Spoletta dirige-se à mala para guardar o secador de cabelo e sente
algo preso entre os dentes: será um pedaço da casca da bergamota ou da
casca de banana? E dirige-se à plateia: ‘banana... banana presa aqui nos
dentes...’. Vai até a mala, procura alguma coisa que o ajude... Revela para a
plateia um pincel, que diz: ‘não!’; depois, um pente de cabelo, e novamente:
‘não!’; por último, uma escova de lustrar sapato, e ouve: ‘é muito grande!’.
Retira uma pasta de dente do bolso e, como auxílio de uma das crianças,
coloca a pasta de dente na escova e... Lá está o palhaço escovando os dentes!
Esse foi um dos momentos em que a plateia manifestou de forma mais
acentuada um sentimento de repulsa, estranhamento (principalmente os
adultos).
Depois da escovação, Spoletta está pronto para um dos momentos
mais marcantes da esquetes: a troca de roupa atrás do trocador! O palhaço
vai até a mala e encontra sua roupa de nadador. Revelando-a parcialmente ao
público, vai para trás do trocador. Neste momento é executada a única trilha
sonora da esquete. Enquanto se troca, Spoletta vai revelando pelo lado do
trocador as peças de roupa que vai tirando, inclusive a cueca. Risos! A
trocação acaba por demorar um pouco. Neste momento há algo de
interessante, além da própria trocação. O ‘professor-palhaço’, não mais de
fronte à plateia, parece fugir um pouco agora da exposição ao público e
encontra-se sozinho, protegido. O cansaço revela-se de forma mais intensa, o
82 CEDEI 2014 – UFSC – Ricardo Augusto Rocha
corpo parece não conseguir sequer virar a nova camisa que está do avesso
para vesti-la. Tensão.
Imagem 2
O Palhaço Spoletta sai de trás do trocador, agora com outro figurino. (Arquivo pessoal)
Com a roupa de nadador, Spoletta apresenta-se novamente ao público
e seu novo figurino arranca muitos risos da plateia! A escada que está ao
lado do palco é apanhada e disposta para algo que se anuncia. O ‘palhaço-
atleta’ vai até a mala e encontra outro objeto de importância para este
momento: a pequena bacia de vidro azulado que é transformada então em
piscina, preenchida de água aos pés da escada. Spoletta começa a subir: tem
início seu ‘mergulho’. O corpo é grande, pesado... A escada é franzina,
pequena... Tudo balança, o palhaço tem medo. “ – Sobe mais!”, “ –
Mergulha!”, “ – Mais alto!”, é o que se ouve.

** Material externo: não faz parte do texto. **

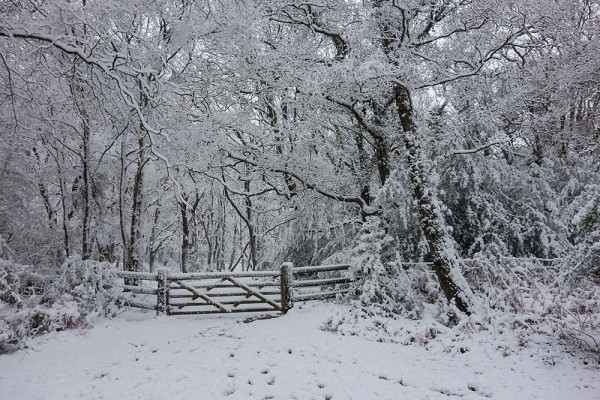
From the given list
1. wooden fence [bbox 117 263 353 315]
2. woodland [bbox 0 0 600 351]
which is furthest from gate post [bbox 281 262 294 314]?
woodland [bbox 0 0 600 351]

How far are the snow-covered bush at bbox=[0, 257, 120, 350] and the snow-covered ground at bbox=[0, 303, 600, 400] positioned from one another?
348 millimetres

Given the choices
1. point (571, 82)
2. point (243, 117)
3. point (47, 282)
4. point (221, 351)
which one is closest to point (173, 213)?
point (243, 117)

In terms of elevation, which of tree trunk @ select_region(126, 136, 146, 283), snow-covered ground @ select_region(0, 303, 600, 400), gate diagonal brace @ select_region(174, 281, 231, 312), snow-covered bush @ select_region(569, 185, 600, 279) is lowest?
snow-covered ground @ select_region(0, 303, 600, 400)

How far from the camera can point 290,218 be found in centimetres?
1291

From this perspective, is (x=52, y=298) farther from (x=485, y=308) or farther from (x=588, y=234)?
(x=588, y=234)

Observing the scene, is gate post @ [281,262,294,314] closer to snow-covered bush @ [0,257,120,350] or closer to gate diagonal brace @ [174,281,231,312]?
gate diagonal brace @ [174,281,231,312]

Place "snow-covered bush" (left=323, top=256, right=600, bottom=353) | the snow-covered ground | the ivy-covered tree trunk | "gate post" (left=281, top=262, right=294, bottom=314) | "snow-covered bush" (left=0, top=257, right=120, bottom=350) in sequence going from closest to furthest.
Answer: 1. the snow-covered ground
2. "snow-covered bush" (left=323, top=256, right=600, bottom=353)
3. "snow-covered bush" (left=0, top=257, right=120, bottom=350)
4. the ivy-covered tree trunk
5. "gate post" (left=281, top=262, right=294, bottom=314)

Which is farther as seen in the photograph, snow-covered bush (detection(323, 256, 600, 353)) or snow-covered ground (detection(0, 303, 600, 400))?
snow-covered bush (detection(323, 256, 600, 353))

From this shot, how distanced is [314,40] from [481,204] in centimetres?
662

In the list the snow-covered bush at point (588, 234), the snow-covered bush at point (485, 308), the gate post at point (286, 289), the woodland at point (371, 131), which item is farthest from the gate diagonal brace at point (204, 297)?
the snow-covered bush at point (588, 234)

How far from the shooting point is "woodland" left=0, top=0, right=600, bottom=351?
7719 millimetres

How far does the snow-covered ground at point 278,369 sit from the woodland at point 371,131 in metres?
1.00

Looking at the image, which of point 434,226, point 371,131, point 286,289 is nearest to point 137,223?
point 286,289

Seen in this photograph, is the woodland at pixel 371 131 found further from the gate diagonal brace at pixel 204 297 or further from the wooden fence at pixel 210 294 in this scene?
the gate diagonal brace at pixel 204 297
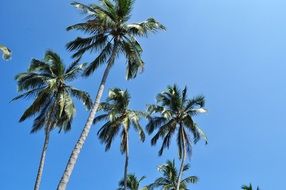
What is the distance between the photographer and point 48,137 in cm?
3341

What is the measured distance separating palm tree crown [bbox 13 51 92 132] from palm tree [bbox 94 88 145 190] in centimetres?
660

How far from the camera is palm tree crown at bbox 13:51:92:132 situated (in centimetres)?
3419

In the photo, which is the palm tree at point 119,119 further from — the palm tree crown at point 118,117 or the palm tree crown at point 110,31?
the palm tree crown at point 110,31

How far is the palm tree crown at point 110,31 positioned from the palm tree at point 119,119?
13.3 meters

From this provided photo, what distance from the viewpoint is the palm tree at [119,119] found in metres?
41.7

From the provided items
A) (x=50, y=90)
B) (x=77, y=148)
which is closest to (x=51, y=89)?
(x=50, y=90)

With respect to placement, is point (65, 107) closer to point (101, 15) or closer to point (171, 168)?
point (101, 15)

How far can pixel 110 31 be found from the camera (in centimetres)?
2762

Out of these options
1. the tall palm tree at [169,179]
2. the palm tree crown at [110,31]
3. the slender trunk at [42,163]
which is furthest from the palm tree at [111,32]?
the tall palm tree at [169,179]

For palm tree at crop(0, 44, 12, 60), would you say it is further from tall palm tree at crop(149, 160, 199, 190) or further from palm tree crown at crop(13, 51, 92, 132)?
tall palm tree at crop(149, 160, 199, 190)

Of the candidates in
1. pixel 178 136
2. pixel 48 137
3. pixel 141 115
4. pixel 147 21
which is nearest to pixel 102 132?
pixel 141 115

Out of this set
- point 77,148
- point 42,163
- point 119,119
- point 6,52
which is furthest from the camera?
point 119,119

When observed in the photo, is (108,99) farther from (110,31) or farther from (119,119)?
(110,31)

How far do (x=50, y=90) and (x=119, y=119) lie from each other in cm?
940
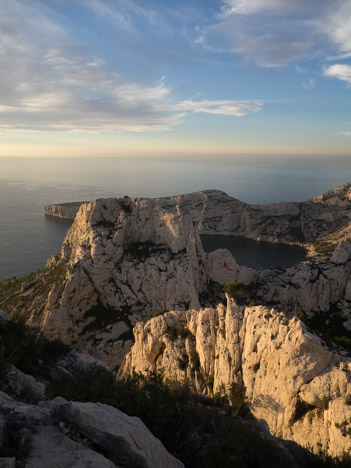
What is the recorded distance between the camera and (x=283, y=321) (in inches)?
967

O público faz a contagem para
o mergulho de Spoletta que... Não acontece. Spoletta brinca com o corpo
grande, pesado e desajeitado, levantando a perna já quase no degrau mais
alto da escada, quase caindo... E não mergulha. O palhaço, sabendo que
decepcionou o público, desce as escadas, coloca-se diante os espectadores,
apanha a bacia de vidro e derrama a água sobre o corpo. Ouve-se um coro: “
– Bem feito! Bem feito!”.
Agora a última revelação dos segredos de viagem: o Palhaço vai até
a mala e revela a sanfona e a letra da música ‘Hit do Spoletta’. Com a ajuda
de uma menina do Grupo VI, pendura a letra da música na escada de modo
que todos possam acompanhar os versos do forró que será entoado. Spoletta
primeiro explora um pouco os acordes e o ritmo na sanfona, arrancando
palmas ritmadas da plateia. Então cantarola, brincando principalmente com o
último verso da segunda estrofe:
Corpo, mímesis e imaginação: o clown como possibilidade de trabalho pedagógico no âmbito da Educação Infantil 83
Hit do Spoletta
(letra e arranjo: Ricardo Augusto Rocha)
Os segredos da viagem
Na mala estavam guardados
Mas agora todo mundo
Já sabe de salteado
Na Creche Anjo da Guarda
A palhaçada se achego
A banana com a casca
Depois vai virar ...
As crianças muito lindas
Que gostam de uma pipoca
O palhaço Spoletta
Agora se vai embora
E vai saindo de cena! Um fato inesperado: ao tentar sair por uma das
portas do refeitório, a mesma estava trancada. Uma professora, que auxiliava
Spoletta durante a apresentação, abre a porta ao lado, da Sala de Professores,
e o palhaço tenta sair por ali, mas a professora não percebe e fecha a porta na
cara do palhaço. Ele permanece em cena, cantarolando, tocando e tentando
ainda sair... Até que outra professora que está na plateia percebe e abre a
porta finalmente. Ufa!
Aplausos. (Extraído do registro escrito do Episódio II)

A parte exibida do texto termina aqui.